Source document >>
________________________

Empresas CMPC S.A. History
Telephone: (56) (2) 441-2000
Fax: (56) (2) 671-1957
Incorporated: 1920 as Compania Manufacturera de Papeles y Cartones S.A.
Sales: CLP 1.08 trillion ($1.94 billion) (2004)
Stock Exchanges: Bolsa de Comercio de Santiago
Ticker Symbol: CMPC
NAIC: 111421 Nursery and Tree Production; 113110 Timber Tract Operations; 113310 Logging; 321113 Sawmills; 322110 Pulp Mills; 322121 Paper (Except Newsprint) Mills; 322122 Newsprint Mills; 322130 Paperboard Mills; 322211 Corrugated and Solid Fiber Box Manufacturing; 322212 Folding Paperboard Box Manufacturing
- The company that subsequently becomes Empresas CMPC is founded.
- By this point CMPC is providing Chile with almost all of its printing and packaging paper.
- CMPC's general manager, Jorge Alessandri, is elected president of Chile.
1971-73:CMPC loses $30 million while fighting off control by Chile's socialist government.
- CMPC expands greatly by purchasing debt-ridden Industrias Forestales S.A. (Inforsa).
- Empresas CMPC is now Chile's second largest private company.
- The company's holdings include 1.75 million acres of forests in Chile and Argentina.
Empresas CMPC S.A. is one of the largest companies in Chile. Engaged in the manufacture, sale, and export of cellulose and a broad variety of paper products, it is second only to Empresa Copec S.A. (the nation's largest private enterprise) in the forest products field. CMPC also holds large forest tracts and plantations of fast-growing pine trees. It is the major holding of the Matte group, one of the wealthiest in Chile.
Chile's Paper Tiger: 1920-58
The son of a businessman, Luis Matte Larrain graduated from the University of Chile in 1915 with a degree in civil engineering. Visits to the Panama Canal and the United States gave him valuable contact with the industrial and entrepreneurial practices of North America. With a brother and three friends, he founded Luis Matte y Cia., which engaged in importing goods, principally fuels and lubricants.
But Matte had something more ambitious in mind--using Chile's bountiful forestry resources to manufacture paper products. Toward the end of 1918 he founded the Comunidad Fabrica de Carton Maipu. In 1920 he and Eduardo Morel Herrera merged this factory with that of German Ebbinghaus, who was operating the La Esperanza paper and cardboard factory in Puente Alto, a community on the outskirts of Santiago, to create Compania Manufacturera de Papeles y Cartones. The company had 44 shareholders and the capacity to produce 2,200 metric tons a year of paper and pasteboard. In 1924 it acquired its only meaningful rival, the Santa Victoria factory, also in Puente Alto.

________________________

Given instruction 1 >> Please reproduce word for word the part of the Empresas CMPC history that opens with the words containing "Sales: CLP 1.08" and closes with "president of Chile.".
Given instruction 2 >> Summarize the Empresas CMPC history in two sentences.

[Spatial reasoning dataset excerpts]
________________________

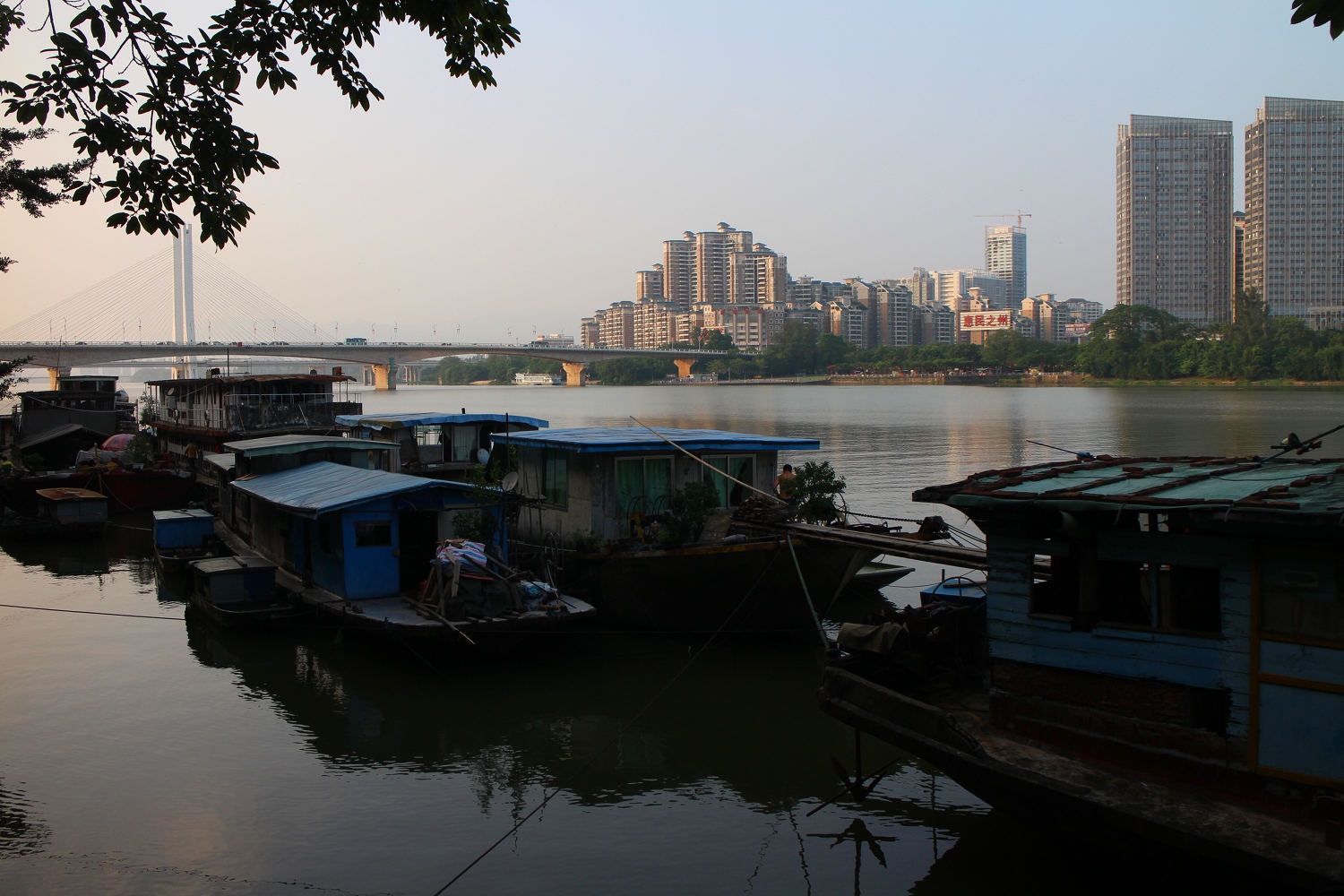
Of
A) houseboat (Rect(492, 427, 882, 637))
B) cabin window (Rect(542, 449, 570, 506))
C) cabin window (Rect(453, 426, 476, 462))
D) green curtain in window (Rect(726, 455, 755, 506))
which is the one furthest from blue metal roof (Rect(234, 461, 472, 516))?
cabin window (Rect(453, 426, 476, 462))

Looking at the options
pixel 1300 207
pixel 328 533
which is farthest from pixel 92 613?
pixel 1300 207

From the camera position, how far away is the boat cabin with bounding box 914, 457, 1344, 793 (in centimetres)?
489

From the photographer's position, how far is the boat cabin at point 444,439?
18.2 meters

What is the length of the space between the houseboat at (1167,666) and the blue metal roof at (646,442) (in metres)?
5.98

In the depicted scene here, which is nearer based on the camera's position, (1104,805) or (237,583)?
(1104,805)

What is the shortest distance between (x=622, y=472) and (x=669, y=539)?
118 cm

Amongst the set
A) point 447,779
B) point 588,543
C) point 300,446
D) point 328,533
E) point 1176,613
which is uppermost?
point 300,446

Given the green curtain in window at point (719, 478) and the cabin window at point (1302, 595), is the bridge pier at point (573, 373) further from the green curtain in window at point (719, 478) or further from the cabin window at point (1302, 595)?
the cabin window at point (1302, 595)

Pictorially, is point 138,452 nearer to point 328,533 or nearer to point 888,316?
point 328,533

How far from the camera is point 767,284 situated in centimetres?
19512

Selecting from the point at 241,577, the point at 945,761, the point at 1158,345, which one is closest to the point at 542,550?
the point at 241,577

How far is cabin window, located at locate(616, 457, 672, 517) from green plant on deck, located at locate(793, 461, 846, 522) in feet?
5.61

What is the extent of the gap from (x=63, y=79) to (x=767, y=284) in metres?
193

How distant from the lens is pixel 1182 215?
12900 centimetres
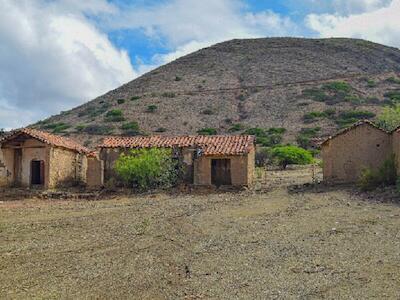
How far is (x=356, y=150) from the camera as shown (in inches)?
991

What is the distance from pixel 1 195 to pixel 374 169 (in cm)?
1844

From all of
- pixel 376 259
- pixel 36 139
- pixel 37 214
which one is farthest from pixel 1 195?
pixel 376 259

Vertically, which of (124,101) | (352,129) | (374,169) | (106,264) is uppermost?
(124,101)

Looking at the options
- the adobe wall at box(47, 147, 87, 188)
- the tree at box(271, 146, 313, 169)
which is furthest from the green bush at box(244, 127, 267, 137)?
the adobe wall at box(47, 147, 87, 188)

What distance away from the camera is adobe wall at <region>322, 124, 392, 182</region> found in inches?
979

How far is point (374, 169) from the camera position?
78.2 feet

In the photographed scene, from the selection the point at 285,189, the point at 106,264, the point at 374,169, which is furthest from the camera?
the point at 285,189

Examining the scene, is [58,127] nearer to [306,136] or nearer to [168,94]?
[168,94]

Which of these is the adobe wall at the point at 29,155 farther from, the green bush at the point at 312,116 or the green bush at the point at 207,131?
the green bush at the point at 312,116

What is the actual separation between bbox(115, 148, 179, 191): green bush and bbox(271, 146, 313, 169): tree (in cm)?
1281

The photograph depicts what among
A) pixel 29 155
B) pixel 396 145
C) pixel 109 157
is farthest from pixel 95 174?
pixel 396 145

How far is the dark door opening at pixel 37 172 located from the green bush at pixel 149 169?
4573 mm

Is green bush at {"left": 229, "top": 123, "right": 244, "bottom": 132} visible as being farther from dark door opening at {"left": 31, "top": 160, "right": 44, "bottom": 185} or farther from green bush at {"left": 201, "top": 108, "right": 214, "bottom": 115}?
dark door opening at {"left": 31, "top": 160, "right": 44, "bottom": 185}

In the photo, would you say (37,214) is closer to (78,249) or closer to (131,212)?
(131,212)
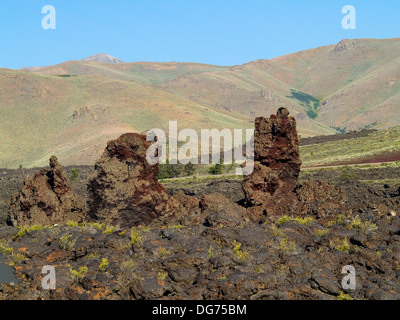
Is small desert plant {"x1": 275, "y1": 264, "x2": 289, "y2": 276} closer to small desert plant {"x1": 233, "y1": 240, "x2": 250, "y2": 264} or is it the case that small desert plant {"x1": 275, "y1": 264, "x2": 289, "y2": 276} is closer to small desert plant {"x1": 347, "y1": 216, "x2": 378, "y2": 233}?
small desert plant {"x1": 233, "y1": 240, "x2": 250, "y2": 264}

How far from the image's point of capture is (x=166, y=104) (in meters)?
144

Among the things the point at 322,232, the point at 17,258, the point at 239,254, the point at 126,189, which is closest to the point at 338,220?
the point at 322,232

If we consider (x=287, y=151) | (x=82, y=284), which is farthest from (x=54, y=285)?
(x=287, y=151)

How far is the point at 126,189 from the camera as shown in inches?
1035

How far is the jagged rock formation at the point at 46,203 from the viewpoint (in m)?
27.8

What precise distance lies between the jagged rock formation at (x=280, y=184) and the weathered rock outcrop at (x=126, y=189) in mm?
4321

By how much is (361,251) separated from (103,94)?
13712 cm

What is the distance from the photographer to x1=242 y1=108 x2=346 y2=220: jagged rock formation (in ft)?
85.9

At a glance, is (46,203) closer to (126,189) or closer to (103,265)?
(126,189)

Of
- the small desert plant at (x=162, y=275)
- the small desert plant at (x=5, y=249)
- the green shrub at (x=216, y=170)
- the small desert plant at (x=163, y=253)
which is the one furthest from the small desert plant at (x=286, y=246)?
the green shrub at (x=216, y=170)

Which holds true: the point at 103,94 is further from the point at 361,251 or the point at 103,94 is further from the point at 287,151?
the point at 361,251

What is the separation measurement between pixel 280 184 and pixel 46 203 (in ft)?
36.6

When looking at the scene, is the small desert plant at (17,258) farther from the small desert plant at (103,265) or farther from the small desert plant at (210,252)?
the small desert plant at (210,252)

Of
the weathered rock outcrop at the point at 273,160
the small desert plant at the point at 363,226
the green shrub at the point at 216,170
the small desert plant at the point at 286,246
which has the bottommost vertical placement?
the small desert plant at the point at 286,246
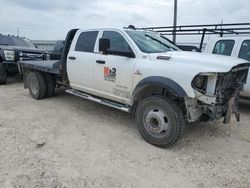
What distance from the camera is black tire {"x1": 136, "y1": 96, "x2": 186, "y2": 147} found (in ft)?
12.6

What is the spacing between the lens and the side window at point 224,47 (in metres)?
6.41

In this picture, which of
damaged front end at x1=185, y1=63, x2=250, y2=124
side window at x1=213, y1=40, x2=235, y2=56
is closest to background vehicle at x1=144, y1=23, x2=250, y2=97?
side window at x1=213, y1=40, x2=235, y2=56

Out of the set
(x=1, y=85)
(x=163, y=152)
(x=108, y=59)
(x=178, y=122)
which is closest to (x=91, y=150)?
(x=163, y=152)

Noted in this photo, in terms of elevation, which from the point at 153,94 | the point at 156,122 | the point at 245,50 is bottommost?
the point at 156,122

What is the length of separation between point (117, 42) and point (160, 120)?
1884 mm

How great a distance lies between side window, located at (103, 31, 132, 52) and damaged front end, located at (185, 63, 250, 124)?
1.54 m

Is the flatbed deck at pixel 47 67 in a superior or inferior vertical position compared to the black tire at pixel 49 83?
superior

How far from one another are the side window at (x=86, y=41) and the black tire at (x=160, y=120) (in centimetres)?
194

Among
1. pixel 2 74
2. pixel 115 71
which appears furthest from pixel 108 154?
pixel 2 74

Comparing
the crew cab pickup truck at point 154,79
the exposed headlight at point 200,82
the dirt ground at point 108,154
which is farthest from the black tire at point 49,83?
the exposed headlight at point 200,82

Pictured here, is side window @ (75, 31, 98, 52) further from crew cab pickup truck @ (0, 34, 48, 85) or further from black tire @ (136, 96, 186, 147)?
crew cab pickup truck @ (0, 34, 48, 85)

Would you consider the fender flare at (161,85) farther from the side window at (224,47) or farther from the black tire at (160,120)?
the side window at (224,47)

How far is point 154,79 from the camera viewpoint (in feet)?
13.2

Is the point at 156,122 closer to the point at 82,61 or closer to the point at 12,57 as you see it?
the point at 82,61
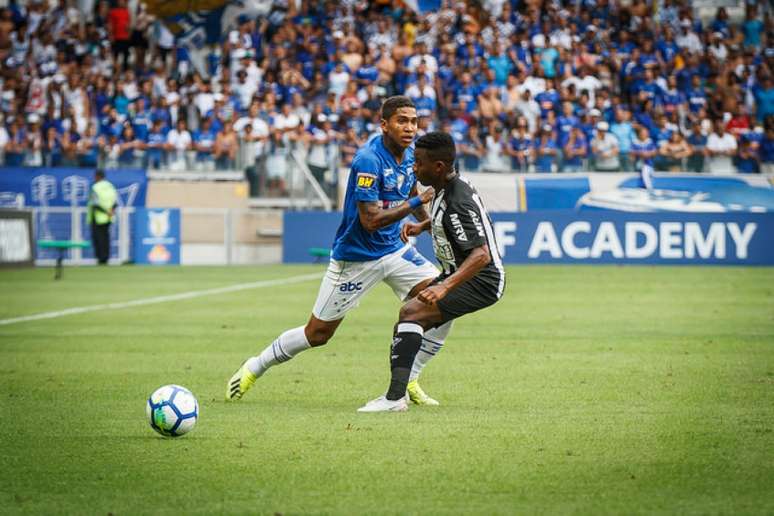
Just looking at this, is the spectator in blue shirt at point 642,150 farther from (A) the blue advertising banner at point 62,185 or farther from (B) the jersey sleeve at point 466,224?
(B) the jersey sleeve at point 466,224

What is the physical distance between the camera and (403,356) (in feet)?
28.7

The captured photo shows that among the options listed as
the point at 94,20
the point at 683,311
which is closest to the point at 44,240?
the point at 94,20

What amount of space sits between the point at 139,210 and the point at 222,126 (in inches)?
113

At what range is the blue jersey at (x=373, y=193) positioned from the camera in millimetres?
9094

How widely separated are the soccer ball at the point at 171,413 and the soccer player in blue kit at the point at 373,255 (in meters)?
1.74

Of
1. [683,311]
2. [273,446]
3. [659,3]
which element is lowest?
[683,311]

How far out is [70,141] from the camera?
103 feet

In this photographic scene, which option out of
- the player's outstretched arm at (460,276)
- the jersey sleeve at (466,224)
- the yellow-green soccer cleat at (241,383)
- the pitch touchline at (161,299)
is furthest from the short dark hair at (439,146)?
the pitch touchline at (161,299)

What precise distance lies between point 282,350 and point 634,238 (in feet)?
68.6

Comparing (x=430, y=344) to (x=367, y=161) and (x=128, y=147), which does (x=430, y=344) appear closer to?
(x=367, y=161)

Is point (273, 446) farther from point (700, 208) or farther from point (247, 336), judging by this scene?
point (700, 208)

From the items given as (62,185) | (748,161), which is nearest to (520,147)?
(748,161)

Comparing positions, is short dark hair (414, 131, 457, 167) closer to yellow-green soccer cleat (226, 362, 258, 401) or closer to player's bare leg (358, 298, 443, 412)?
player's bare leg (358, 298, 443, 412)

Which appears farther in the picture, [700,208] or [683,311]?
[700,208]
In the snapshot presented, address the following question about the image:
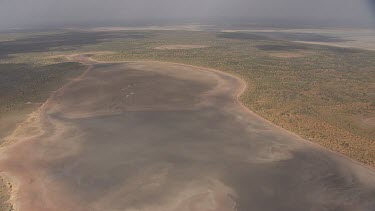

________________________

Exercise result 1 >>
Sales: CLP 1.08 trillion ($1.94 billion) (2004)
Stock Exchanges: Bolsa de Comercio de Santiago
Ticker Symbol: CMPC
NAIC: 111421 Nursery and Tree Production; 113110 Timber Tract Operations; 113310 Logging; 321113 Sawmills; 322110 Pulp Mills; 322121 Paper (Except Newsprint) Mills; 322122 Newsprint Mills; 322130 Paperboard Mills; 322211 Corrugated and Solid Fiber Box Manufacturing; 322212 Folding Paperboard Box Manufacturing
- The company that subsequently becomes Empresas CMPC is founded.
- By this point CMPC is providing Chile with almost all of its printing and packaging paper.
- CMPC's general manager, Jorge Alessandri, is elected president of Chile.

Exercise result 2 >> Empresas CMPC S.A., one of Chile's largest companies, makes, sells and exports cellulose and many paper products, holds large forest tracts and pine plantations, and is the major holding of the Matte group. It began when Luis Matte Larrain founded the Comunidad Fabrica de Carton Maipu in late 1918, which he and Eduardo Morel Herrera merged in 1920 with German Ebbinghaus's La Esperanza factory in Puente Alto to create Compania Manufacturera de Papeles y Cartones.